Fatos ocorridos entre os Governos Vargas e Dutra, nos quais houve as tentativas de mudanças que visavam, entre outras coisas, a novas relações exteriores do Brasil com os Estados Unidos, foram questões bastante discutidas por diversos historiadores, num conjunto de textos organizados por Marcelo de Paiva Abreu (1990), e nos colocam em contato com o pensamento social que se configurava na dimensão daquele tempo social e histórico. O reforço às agências reguladoras do Governo90, em níveis culturais, econômicos e políticos, mobilizava os agentes sociais do Governo e os intelectuais que participavam daqueles acontecimentos, em suas diversas instâncias.

O Brasil passava, naquele período, por movimentos que mobilizaram vários grupos sociais, como os militares, que procuravam garantir seu projeto político a partir da Segurança Nacional, e a Igreja Católica, que procurava estabelecer “os princípios básicos da ordem social cristã” (HORTA, 1994, p. 98), ao mesmo tempo em que defendia também o ensino livre.

Aqueles feitos se refletiram na educação a partir de movimentos como a Escola Nova, ou “Escolas Novas”, propostas por intelectuais como Anísio Teixeira, que, na análise de Clarice Nunes (2000), fundou sua filosofia de educação sob o pensamento de John Dewey, o que para ela o fez preservar sua fé na religião ao mesmo tempo em que abraçava a ciência.

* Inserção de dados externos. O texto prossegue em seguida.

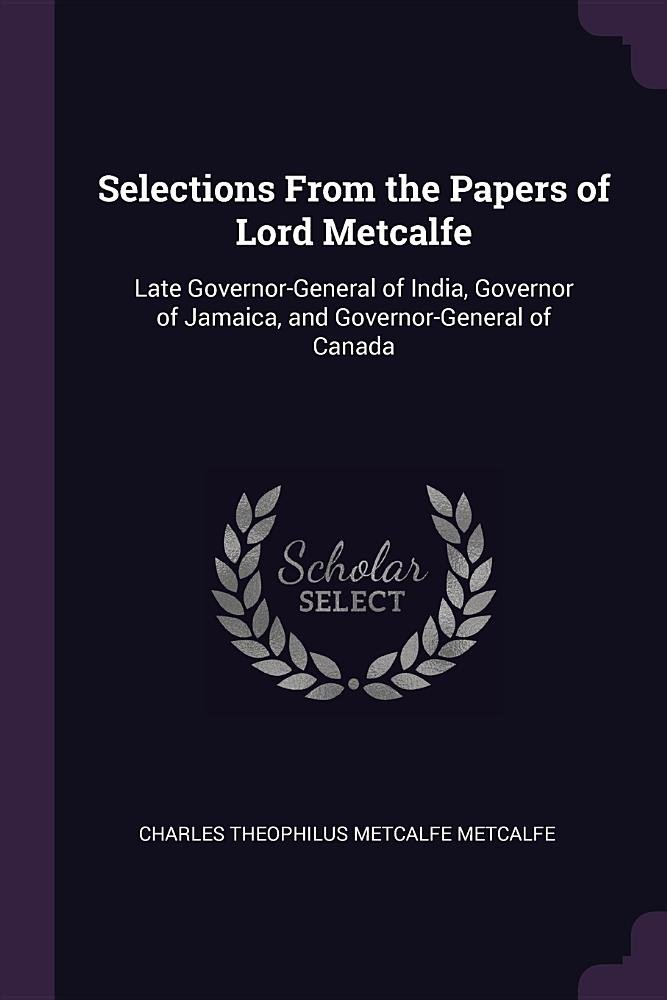 Selections From the Papers of Lord Metcalfe: Late Governor-General of India, Governor of Jamaica, and Governor-General of Canada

A preservação, em Dewey, daquele momento de comoção diante do cosmo foi fundamental para Anísio, pois lhe permitiu manter intacta a fé religiosa, mesmo abraçando a ciência e apesar das críticas que formulou à Igreja enquanto instituição histórica e organização política. Por outro lado, a concepção da fé como sustentáculo e, ao mesmo tempo, dependência de um mundo circundante (e real) criou-lhe, simbolicamente, um escudo protetor para a sua ação no mundo e sua responsabilidade diante do futuro. Dewey reforçou em Anísio a intuição da possibilidade da aliança entre o político e o místico, entendendo-se por místico não mais o enlevo sobrenatural, mas o movimento de jogar sua inteligência e sentimento na conversão do seu pensamento em ação e da sua imaginação em experiência social (NUNES, 2000, p. 151).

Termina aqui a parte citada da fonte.